|
| Task: | Faults/support |
| Group: | cc, johnb, bill, lmb |
| Stage: | 1 |
A division wide user support and problem-reporting tracking system, covering both procedures and technology. Existing procedures at all four sites will need to be studied. New procedures should be flexible enough to suit our diverse circumstances, and should encourage rather than impede the flow of user support information and experience between sites. The task's name comes from the email addresses used for user support at the KB site.
There's a home grown remind system that mails the duty officer about messages he hasn't replied to, although doesn't do anything to check that they have been ultimately solved.
Mail to and from help@cogsci is archived, but nothing snazzy is done with these archives to allow users to use them to solve problems.
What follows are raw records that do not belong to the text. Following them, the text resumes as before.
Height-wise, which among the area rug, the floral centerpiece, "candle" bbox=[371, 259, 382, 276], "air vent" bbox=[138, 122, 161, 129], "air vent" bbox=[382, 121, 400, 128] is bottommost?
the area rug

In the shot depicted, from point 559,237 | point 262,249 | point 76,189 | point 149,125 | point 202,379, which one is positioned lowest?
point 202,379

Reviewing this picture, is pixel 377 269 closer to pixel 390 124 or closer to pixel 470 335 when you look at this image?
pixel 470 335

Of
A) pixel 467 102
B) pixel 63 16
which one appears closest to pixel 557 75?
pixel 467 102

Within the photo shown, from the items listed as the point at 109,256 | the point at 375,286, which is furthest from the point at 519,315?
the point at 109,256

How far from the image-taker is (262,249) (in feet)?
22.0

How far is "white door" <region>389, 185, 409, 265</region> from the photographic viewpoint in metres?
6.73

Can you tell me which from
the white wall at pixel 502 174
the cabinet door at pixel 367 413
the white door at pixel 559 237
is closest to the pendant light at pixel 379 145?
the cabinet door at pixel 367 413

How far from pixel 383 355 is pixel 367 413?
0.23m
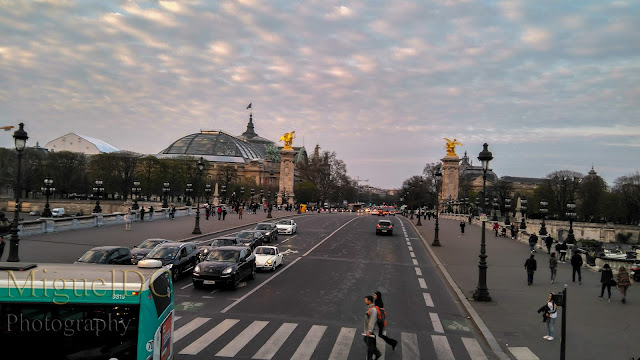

The systems staff aim to distill useful nuggets out of problem solving to put into user documentation (cheat sheets).
There's no fancy fault tracking system installed other than the reminder system.
Users are encouraged to look at the Support web pages for computing support information. In particular there's a Support FAQ there which contains answers to many of the common questions which the team is asked. These pages are maintained by the Support staff.
Most users are assumed to be capable of doing a lot to solve their own computing problems, once they're pointed in the right direction, either by the Support team or by the user community in general on the local newsgroups.
There are two mail addresses which can be used to contact the user support team.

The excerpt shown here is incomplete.